= EXERCISE REQUIREMENTS =
Answer these questions from the abstract below:
(a) Roughly how many people worldwide are estimated to live with atrial fibrillation?
(b) From which three points of view did the thesis examine AF remodeling?
(c) What kind of approaches did the thesis explore for action potential perturbation in hiPSC-aCM?

The use of human induced pluripotent stem cell-derived atrial cardiomyocytes for studying arrhythmia mechanisms

Abstract

Each year hundreds of thousands of new cases worldwide are annually diagnosed with atrial fibrillation (AF), estimating that approximately 33.5 million of people worldwide live with this complex disease. However, it became clear that AF is not only a prevalent cardiac arrhythmia but also a multifaceted and progressive one. Thus, the development of new experimental models that recapitulate this complex mechanism is required. For this reason, this thesis has navigated through the intricate landscape of AF remodeling under an electrophysiological, structural and immunological point of view using an in vitro model of human induced pluripotent stem cell-derived atrial cardiomyocytes (hiPSC-aCM). The model showed to be able to recapitulate re-entry mechanisms as well as genetic remodeling correlated to electrophysiological, structural and immunological changes similar to those observed in AF patients, demonstrating its value as model for studying initiation arrhythmia mechanisms. Furthermore, the thesis explored innovative optogenetic approaches for action potential perturbation in hiPSC-aCM, demonstrating their possible use for arrhythmia termination. In conclusion, this PhD thesis makes a significant contribution to the development and testing of a new human atrial in vitro model of AF, providing a strong basis for future improvements of therapeutic target and drugs.

= DATASET ENTRIES =
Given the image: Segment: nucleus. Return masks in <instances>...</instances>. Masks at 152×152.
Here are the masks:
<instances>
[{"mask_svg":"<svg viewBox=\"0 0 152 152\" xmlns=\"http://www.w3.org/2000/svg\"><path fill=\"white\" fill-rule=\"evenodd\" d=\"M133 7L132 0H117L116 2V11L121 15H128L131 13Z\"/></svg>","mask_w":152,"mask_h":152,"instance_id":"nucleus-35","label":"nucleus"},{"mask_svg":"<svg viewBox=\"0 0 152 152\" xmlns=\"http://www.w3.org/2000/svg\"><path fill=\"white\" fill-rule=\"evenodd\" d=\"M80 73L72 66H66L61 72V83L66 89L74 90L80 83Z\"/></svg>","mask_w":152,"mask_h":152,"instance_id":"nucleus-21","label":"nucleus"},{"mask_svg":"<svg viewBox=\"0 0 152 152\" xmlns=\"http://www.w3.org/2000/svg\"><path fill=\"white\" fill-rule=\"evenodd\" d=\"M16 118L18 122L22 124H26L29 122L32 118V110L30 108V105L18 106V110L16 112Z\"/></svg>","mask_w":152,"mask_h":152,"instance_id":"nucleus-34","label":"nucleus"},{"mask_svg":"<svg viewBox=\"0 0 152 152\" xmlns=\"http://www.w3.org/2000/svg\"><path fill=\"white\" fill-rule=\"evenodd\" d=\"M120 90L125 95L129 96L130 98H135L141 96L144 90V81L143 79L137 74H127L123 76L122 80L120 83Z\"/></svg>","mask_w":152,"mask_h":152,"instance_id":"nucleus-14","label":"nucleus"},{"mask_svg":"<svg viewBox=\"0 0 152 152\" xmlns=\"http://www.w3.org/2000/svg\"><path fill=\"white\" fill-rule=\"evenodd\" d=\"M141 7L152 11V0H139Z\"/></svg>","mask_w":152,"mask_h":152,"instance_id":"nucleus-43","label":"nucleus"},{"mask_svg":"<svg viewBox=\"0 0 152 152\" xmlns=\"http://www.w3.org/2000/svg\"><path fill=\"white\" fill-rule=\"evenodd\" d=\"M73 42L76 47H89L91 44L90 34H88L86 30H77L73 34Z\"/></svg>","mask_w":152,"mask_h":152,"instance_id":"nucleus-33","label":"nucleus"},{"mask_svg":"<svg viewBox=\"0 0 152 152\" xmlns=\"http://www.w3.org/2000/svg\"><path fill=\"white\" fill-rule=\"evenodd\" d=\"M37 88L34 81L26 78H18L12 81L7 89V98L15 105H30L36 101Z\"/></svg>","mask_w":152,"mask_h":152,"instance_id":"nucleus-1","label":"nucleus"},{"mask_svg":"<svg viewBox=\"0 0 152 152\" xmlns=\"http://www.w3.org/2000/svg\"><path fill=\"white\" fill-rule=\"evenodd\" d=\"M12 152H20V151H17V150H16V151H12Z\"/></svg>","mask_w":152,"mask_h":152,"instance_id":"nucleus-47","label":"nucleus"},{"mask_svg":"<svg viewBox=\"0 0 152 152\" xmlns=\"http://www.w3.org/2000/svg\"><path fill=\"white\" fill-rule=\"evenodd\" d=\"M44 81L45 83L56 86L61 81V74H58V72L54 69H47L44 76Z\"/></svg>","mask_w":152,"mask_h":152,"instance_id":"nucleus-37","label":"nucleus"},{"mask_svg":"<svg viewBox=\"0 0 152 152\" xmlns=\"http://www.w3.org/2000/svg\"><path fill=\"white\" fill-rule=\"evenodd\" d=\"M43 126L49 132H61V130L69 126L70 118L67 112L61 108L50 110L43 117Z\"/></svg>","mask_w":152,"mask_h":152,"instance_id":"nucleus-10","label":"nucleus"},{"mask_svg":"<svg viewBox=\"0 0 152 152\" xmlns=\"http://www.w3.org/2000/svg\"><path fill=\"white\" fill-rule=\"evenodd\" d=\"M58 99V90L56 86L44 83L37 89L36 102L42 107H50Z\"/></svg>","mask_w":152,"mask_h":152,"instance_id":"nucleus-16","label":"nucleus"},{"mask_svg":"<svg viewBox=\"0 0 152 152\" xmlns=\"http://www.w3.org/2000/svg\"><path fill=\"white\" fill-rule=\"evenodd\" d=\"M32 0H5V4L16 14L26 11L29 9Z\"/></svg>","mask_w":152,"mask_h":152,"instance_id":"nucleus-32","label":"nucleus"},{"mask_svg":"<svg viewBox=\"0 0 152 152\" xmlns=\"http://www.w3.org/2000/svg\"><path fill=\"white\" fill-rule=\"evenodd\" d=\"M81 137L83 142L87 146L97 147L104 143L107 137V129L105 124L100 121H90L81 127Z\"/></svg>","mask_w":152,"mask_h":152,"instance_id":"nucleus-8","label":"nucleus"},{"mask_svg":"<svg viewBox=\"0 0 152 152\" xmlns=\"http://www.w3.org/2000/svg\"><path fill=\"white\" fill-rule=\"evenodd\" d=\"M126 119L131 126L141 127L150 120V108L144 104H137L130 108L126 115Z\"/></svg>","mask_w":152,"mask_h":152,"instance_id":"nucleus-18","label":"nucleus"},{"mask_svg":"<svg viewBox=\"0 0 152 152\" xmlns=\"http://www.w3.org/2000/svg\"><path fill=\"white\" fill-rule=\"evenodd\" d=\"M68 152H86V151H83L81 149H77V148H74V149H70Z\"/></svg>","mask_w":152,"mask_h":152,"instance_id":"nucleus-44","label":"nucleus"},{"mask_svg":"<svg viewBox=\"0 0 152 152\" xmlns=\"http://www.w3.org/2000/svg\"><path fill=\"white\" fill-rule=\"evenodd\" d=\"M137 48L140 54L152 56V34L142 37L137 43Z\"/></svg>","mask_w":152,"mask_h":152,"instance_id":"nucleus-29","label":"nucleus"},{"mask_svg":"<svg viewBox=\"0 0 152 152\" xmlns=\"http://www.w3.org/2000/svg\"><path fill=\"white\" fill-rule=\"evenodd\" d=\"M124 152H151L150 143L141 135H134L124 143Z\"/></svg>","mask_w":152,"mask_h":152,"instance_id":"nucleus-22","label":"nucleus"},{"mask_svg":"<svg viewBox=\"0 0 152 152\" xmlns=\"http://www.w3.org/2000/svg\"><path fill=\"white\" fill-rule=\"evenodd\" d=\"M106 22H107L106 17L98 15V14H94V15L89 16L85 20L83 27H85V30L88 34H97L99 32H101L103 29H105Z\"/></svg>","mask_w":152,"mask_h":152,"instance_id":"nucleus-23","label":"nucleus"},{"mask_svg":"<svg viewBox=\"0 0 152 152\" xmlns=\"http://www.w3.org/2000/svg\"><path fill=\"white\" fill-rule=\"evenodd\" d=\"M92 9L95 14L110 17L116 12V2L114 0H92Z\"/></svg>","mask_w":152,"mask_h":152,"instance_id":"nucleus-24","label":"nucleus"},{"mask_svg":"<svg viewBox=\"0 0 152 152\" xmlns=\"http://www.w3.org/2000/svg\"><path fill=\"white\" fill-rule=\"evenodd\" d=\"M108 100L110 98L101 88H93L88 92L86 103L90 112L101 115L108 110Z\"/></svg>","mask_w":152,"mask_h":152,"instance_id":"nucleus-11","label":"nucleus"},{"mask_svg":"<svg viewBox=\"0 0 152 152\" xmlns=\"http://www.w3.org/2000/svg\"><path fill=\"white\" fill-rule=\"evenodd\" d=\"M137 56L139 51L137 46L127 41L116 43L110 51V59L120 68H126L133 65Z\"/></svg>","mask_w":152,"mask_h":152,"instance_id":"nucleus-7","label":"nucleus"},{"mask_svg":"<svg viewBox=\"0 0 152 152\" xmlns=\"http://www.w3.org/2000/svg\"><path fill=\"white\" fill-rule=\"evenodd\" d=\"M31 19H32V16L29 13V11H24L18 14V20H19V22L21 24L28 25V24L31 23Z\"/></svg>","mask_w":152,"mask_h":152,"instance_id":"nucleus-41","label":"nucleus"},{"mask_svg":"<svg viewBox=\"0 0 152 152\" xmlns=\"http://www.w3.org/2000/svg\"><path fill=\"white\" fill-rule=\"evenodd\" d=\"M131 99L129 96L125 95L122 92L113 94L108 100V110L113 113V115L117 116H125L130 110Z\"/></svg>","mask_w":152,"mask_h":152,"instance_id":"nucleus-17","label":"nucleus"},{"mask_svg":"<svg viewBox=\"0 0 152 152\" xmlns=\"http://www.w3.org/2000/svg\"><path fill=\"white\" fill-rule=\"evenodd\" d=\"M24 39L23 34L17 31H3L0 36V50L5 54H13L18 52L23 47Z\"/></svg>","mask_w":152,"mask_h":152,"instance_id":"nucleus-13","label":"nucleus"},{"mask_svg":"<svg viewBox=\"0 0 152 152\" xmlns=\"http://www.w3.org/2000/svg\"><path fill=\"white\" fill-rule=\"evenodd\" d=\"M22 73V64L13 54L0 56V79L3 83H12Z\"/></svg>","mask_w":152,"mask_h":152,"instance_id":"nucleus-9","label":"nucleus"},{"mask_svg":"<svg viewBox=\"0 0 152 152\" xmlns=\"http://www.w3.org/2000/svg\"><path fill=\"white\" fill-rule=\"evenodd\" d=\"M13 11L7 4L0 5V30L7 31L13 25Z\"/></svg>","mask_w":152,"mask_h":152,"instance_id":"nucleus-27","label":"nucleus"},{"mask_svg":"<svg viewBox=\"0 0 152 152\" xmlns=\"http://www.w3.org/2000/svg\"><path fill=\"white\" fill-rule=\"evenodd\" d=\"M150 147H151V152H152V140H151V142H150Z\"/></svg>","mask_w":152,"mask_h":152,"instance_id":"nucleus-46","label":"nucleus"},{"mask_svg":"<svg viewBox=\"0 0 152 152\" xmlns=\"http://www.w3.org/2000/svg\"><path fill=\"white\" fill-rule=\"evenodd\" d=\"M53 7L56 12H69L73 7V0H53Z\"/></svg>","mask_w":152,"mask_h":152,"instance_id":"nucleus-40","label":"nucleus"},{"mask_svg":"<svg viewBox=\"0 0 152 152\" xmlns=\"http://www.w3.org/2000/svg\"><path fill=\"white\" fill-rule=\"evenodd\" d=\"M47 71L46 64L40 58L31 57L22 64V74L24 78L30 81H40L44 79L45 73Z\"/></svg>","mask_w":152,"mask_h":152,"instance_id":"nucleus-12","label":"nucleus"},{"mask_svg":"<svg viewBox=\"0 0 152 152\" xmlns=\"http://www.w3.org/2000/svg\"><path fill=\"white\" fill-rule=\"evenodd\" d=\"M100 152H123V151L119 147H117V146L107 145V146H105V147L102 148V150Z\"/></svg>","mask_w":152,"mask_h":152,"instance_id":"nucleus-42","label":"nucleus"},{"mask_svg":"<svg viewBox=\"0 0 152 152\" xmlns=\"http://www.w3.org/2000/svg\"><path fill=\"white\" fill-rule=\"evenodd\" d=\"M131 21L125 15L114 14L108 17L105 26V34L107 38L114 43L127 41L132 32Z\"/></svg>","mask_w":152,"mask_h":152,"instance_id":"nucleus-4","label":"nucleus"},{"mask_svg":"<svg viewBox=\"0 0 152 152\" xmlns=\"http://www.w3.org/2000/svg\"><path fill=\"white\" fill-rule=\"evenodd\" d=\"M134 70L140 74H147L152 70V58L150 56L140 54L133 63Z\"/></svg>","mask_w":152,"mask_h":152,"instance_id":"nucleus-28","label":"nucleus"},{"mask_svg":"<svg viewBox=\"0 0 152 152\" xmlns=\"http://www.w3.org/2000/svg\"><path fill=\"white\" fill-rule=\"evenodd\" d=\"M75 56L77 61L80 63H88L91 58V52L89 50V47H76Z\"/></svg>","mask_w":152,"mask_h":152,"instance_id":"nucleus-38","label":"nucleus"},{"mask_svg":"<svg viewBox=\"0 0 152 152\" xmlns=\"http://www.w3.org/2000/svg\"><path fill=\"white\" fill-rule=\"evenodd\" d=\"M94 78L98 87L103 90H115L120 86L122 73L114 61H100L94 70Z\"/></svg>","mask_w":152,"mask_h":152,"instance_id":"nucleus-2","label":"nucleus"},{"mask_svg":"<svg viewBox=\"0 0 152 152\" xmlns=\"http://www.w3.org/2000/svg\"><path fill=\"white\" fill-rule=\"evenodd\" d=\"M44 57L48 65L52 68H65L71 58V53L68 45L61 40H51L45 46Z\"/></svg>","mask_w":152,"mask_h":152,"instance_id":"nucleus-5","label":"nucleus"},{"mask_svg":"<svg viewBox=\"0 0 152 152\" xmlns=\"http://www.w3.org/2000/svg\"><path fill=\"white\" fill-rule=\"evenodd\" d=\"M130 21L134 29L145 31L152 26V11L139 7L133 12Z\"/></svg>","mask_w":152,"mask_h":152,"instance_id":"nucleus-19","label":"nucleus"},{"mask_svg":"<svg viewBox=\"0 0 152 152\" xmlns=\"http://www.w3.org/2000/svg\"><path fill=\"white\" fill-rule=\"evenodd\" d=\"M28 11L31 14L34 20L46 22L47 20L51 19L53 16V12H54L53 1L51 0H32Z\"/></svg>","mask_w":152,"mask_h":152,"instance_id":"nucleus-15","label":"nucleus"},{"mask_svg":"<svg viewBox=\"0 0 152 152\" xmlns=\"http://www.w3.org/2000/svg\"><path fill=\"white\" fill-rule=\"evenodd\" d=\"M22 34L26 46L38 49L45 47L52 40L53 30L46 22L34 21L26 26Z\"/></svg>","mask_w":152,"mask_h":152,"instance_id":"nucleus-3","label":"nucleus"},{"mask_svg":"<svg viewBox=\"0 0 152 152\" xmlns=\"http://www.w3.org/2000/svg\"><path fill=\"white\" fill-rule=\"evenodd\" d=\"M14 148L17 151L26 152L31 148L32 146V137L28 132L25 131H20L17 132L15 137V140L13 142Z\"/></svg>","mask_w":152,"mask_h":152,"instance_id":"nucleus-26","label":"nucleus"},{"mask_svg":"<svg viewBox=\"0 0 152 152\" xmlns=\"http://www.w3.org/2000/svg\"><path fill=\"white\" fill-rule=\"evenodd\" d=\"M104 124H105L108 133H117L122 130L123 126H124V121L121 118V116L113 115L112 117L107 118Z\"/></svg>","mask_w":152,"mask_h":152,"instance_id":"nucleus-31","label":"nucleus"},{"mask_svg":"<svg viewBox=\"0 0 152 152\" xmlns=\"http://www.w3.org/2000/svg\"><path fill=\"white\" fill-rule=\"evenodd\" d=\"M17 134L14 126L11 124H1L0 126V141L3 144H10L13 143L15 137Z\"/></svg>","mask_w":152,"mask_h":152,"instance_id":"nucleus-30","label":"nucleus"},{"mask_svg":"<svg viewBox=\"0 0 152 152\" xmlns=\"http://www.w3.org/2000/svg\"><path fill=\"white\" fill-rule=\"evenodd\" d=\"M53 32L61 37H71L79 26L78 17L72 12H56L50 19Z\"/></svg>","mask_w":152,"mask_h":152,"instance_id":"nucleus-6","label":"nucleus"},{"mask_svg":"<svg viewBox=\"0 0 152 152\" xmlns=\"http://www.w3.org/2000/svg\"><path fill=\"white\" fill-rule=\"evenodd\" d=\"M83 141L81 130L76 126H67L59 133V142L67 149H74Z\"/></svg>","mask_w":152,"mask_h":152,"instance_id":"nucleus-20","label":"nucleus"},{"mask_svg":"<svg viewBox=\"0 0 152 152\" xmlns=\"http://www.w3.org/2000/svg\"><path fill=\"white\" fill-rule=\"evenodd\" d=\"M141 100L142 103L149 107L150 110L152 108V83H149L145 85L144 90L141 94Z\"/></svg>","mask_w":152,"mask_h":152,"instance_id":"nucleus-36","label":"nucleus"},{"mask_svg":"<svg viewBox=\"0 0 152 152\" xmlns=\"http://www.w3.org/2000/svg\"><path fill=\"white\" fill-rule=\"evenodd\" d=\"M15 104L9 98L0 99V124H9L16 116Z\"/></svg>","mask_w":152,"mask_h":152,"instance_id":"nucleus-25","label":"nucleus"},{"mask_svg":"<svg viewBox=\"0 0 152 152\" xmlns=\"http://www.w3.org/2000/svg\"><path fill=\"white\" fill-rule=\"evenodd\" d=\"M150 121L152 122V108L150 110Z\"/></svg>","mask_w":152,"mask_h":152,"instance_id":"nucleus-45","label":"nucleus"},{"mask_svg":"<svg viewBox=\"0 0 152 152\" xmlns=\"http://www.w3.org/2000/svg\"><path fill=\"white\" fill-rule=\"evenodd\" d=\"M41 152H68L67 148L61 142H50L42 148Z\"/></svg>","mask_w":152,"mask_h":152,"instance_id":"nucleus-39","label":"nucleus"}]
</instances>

= ANSWER FOR THE TASK =
(a) Approximately 33.5 million.
(b) Electrophysiological, structural and immunological.
(c) Optogenetic approaches.